Be sure to use a tile saw that fits the tile your cutting. This saw was almost too small, but we made it work. Be patient with tile cutting, don’t force it, if it’s cutting slow just let it do it’s thing or change the blade. You’ll be sorry if you rush it and chip the edges. That’s always fun. Not!
Next, you will need something to make a hole in the tiles for valves and spouts.
This was a handy little kit that sticks on tile and guides the bit down in one spot.
Pictured here is the adhesive bottom, easy on and easy off.
The kit came with extra double sided sticky thingy’s.
Make sure your tile is nice and dry before attempting to stick the cup on. Fill the cup with water and your makin’ a hole!
Be sure to be careful of water and electricity, I hear they don’t mix!
Do some measuring where the hole is supposed to be.
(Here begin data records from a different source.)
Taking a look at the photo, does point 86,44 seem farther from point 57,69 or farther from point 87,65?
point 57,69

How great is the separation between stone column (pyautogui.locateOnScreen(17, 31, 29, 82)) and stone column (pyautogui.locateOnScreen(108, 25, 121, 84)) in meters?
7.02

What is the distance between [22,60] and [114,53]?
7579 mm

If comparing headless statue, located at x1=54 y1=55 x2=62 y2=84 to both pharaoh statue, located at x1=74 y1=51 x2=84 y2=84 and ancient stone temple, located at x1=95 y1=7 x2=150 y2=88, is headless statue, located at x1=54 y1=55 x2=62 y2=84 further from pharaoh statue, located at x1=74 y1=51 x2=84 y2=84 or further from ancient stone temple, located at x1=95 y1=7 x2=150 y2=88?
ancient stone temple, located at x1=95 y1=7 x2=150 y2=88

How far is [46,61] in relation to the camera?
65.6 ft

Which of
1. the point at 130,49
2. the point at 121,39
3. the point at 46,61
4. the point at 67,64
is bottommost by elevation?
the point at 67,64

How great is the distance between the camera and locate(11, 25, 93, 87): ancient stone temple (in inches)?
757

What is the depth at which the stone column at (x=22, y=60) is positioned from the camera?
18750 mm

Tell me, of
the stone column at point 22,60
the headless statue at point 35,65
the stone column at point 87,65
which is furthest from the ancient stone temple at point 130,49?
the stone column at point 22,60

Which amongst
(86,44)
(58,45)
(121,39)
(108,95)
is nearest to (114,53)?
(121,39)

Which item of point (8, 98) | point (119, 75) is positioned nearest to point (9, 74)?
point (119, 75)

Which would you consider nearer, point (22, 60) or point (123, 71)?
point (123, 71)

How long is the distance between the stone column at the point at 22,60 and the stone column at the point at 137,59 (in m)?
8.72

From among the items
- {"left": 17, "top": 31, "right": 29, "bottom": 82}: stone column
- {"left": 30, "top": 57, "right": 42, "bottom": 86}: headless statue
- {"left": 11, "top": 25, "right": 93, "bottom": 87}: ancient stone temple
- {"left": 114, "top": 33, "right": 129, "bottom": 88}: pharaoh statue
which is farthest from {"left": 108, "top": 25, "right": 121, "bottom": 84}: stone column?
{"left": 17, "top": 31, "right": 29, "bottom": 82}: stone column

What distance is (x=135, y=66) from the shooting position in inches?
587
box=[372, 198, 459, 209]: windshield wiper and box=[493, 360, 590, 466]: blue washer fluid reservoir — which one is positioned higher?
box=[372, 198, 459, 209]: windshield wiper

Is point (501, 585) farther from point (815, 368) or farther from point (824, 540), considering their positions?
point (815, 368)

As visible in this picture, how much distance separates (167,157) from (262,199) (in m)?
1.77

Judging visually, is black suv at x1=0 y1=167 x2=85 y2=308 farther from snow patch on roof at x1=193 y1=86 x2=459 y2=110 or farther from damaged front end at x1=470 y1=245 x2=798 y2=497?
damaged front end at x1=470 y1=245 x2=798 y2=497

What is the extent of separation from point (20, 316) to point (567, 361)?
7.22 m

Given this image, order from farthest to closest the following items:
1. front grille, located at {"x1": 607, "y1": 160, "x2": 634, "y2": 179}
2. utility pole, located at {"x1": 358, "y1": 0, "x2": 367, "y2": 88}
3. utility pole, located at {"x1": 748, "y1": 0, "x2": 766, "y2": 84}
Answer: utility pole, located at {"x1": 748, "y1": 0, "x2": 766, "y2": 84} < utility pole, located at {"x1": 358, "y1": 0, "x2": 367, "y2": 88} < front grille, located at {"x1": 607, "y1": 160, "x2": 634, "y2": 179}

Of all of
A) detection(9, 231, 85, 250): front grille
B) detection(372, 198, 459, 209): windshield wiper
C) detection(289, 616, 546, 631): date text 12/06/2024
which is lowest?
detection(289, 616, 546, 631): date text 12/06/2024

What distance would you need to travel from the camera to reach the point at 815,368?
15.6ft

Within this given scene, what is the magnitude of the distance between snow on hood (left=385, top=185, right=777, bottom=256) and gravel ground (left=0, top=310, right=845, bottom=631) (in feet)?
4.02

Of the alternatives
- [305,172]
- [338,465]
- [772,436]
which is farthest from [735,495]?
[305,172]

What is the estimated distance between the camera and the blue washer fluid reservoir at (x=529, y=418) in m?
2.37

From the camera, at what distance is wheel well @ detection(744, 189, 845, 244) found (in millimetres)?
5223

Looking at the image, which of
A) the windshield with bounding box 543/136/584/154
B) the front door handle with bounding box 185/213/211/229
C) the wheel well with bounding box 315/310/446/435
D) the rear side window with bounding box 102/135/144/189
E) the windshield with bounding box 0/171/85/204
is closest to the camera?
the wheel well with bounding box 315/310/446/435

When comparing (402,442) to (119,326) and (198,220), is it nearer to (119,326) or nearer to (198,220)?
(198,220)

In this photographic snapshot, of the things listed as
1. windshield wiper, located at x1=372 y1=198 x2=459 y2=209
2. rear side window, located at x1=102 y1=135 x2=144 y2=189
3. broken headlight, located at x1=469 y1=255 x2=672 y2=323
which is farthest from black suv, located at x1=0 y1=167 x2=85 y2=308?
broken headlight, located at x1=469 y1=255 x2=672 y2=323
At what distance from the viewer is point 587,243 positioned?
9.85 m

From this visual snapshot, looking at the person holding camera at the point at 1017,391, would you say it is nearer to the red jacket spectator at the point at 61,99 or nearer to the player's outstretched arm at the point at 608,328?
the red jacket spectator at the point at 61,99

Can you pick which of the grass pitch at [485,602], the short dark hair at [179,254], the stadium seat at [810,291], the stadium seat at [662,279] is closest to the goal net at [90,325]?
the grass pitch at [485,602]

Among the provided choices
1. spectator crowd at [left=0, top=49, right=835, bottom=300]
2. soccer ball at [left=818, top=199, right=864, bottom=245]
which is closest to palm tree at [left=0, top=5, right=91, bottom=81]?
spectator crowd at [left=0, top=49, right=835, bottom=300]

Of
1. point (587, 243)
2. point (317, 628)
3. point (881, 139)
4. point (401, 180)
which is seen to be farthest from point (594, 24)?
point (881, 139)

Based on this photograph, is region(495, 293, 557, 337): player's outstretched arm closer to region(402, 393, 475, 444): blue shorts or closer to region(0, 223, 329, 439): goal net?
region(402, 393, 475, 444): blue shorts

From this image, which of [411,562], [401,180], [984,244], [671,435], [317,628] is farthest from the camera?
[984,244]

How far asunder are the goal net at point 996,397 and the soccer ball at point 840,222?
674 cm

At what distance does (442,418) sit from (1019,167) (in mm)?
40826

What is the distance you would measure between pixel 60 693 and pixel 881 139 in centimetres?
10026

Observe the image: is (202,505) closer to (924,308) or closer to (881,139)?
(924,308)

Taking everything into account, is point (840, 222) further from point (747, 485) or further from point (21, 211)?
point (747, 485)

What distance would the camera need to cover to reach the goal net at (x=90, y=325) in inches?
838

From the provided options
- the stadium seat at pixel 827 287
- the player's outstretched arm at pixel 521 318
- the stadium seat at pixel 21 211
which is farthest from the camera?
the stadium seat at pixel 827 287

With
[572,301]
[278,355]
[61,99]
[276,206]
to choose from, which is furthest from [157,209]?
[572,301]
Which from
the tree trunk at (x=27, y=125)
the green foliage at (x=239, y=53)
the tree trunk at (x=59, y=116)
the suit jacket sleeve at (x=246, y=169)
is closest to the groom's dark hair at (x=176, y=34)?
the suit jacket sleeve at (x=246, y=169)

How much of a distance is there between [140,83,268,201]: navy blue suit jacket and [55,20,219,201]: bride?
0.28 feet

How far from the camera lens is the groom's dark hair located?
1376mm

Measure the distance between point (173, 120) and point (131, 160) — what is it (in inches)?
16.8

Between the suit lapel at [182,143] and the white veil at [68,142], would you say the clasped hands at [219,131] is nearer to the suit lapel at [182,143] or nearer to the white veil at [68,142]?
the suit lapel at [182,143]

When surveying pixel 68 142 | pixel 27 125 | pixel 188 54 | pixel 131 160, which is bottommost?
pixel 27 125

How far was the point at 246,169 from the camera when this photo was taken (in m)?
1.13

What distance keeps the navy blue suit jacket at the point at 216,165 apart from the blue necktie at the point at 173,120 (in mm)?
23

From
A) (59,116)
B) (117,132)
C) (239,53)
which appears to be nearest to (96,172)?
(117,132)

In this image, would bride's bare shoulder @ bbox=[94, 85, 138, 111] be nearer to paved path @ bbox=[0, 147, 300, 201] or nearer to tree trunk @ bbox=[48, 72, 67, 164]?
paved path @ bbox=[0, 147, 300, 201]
I placed the cup on the face or finished side of tile to make sure not to spall or chip the finished side.
We decided to cut some tiles and also drill holes in some tiles for the valves and spouts.
^^^^^I (the wife) need to add a little detail here…We broke SO many tiles after attempting to make the larger holes that we gave up, accepted the fact we are not professionals, don’t have all their knowledge, tricks, and tools, and moved on with our lives. Ha!
We chose a sanded grout from Lowes in Pearl Gray. Remember to grout only in between tiles, not the areas between the ceiling and tile, or tub and tile. You need to use the same color caulking (Pearl Gray) as your grout to do those areas as you don’t want your grout to crack over time. This ready-to-go tube of grout caulking allows for expansion and looks just like the mix-your-own bag of grout pictured above.
After all the grout has dried, be sure to seal your grout with a grout sealer. Sam did two coats. We then assembled our trim on the valves and called it good! Our Delta fixtures, diverter & rainfall shower head were all ordered from Amazon and we have been quite happy with them.